◆ Exercise directions ◆
From the article on green policy and manufacturing competitiveness below, return the passage between "The need for a strategic" and "stable investment region.", inclusive, copied word for word.

Green and growth or green versus growth?

Posted on 14 Sep 2011 by The Manufacturer

EEF has released the first of a two part study into perceived conflicts between green and growth which reveals 75% of manufacturers believe environmental policies have damaged competitiveness.

At a briefing yesterday EEF invited key industry representatives, trade union leaders and policy makers from government to preview the findings of Green and Growth: an interim report on a sustainable alternative.

A panel of experts considered the report findings before taking questions from those gathered at EEF’s London headquarters. Key points for discussion were the need for reassurance that revenue raised by green taxes would be sensibly re-invested in green research and skills development. Delegates were also worried by a lack of stability in government policy.

EEF highlighted the findings from the report which will likely shape the second stage of research. Some of the foremost were that while manufacturers are taking steps to equip themselves for low carbon manufacturing with 80% of companies have invested in energy efficiency, 75% say the cost of environmental policies has risen and will damage competitiveness.

Emphasizing this final point it was revealed that 50% of manufacturers contributing to the research believe incentives to invest in energy efficiency and low carbon technologies are better outside the UK.

EEF has said these findings will lead the next stage of the research to assess four major areas. These will be:

The need for a strategic shift: so the cost effectiveness of green policy for business is taken into account more fully.

The need for a wider focus: so that policy focuses less on the production process and more on the full life-cycle of products. It is hoped this will widen the scope of reducing emissions in the UK as well as putting energy intensive industries, like steel which contribute a great deal to the building of low carbon infrastructure, on a better footing.

The establishment of a more certain environment: to support confidence in the UK as a stable investment region.

The formation of coherent approach: which considers policy in the round, not in silos. EEF will call for climate change policies to be placed in the broader context of issues like innovation policy, tax reform and access to finance.

On this last point Robert Pollock, head of climate change and energy in the business and international tax group of HM Treasury, challenged EEF to also consider how any proposed changes to green policy, for instance scrapping the carbon floor price, would be compensated for. He asked whether the revenues would be replaced with money taken from hospitals or schools.

Mr Pollock also said that expected revenues from taxes like CRC were overestimated in industry.

Philip Pearson, senior policy officer at TUC had suggested that expected revenues from a combination of green taxes in the UK would be around £10 billion by 2015. Mr Pollock said the reality would be more like £5bn.

EEF will publish the second part of its Green and Growth report in November this year. The report will include recommendations to government on specific policy changes required by industry and how to link policy on capital allowances and R&D tax credits more coherently with green intentions.

Ian Goldsmith a member of the panel and head of public affairs UK & EU at Tata Steel concluded the meeting with some thoughts on how climate change policy formation and implementation ought to be approached. “It is not the absolute cost that matters,” he said. “It is the relative cost.”

◆ Available data ◆
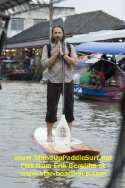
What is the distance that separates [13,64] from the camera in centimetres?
4416

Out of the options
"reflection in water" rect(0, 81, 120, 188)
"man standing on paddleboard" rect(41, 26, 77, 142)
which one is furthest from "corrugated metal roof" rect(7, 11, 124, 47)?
"man standing on paddleboard" rect(41, 26, 77, 142)

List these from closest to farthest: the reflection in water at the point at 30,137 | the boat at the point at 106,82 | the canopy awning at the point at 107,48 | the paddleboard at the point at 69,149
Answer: the reflection in water at the point at 30,137
the paddleboard at the point at 69,149
the boat at the point at 106,82
the canopy awning at the point at 107,48

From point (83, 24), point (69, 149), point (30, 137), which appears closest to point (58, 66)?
point (69, 149)

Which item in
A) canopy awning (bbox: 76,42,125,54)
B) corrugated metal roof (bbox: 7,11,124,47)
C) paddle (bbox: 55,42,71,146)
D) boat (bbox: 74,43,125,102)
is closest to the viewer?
paddle (bbox: 55,42,71,146)

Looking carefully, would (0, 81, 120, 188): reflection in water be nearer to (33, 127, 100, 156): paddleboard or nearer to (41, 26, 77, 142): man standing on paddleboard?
(33, 127, 100, 156): paddleboard

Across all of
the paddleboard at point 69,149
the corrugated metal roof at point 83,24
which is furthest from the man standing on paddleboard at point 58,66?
the corrugated metal roof at point 83,24

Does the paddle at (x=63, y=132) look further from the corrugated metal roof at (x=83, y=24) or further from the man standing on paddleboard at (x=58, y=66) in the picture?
the corrugated metal roof at (x=83, y=24)

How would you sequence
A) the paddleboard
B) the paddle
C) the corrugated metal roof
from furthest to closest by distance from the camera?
the corrugated metal roof, the paddle, the paddleboard

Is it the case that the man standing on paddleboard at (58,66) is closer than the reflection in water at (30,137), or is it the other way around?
the reflection in water at (30,137)

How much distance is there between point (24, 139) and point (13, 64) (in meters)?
36.9

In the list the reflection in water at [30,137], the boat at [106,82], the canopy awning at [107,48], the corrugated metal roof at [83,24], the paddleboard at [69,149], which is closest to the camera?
the reflection in water at [30,137]

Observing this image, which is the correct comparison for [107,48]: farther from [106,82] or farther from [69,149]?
[69,149]

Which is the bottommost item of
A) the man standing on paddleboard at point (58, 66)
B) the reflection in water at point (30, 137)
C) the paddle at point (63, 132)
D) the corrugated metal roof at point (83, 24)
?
the reflection in water at point (30, 137)

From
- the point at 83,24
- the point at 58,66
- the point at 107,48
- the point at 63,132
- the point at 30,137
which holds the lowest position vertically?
the point at 30,137
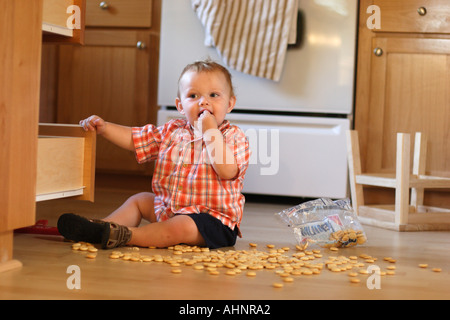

◆ Exercise response ◆
The need for a strategic shift: so the cost effectiveness of green policy for business is taken into account more fully.

The need for a wider focus: so that policy focuses less on the production process and more on the full life-cycle of products. It is hoped this will widen the scope of reducing emissions in the UK as well as putting energy intensive industries, like steel which contribute a great deal to the building of low carbon infrastructure, on a better footing.

The establishment of a more certain environment: to support confidence in the UK as a stable investment region.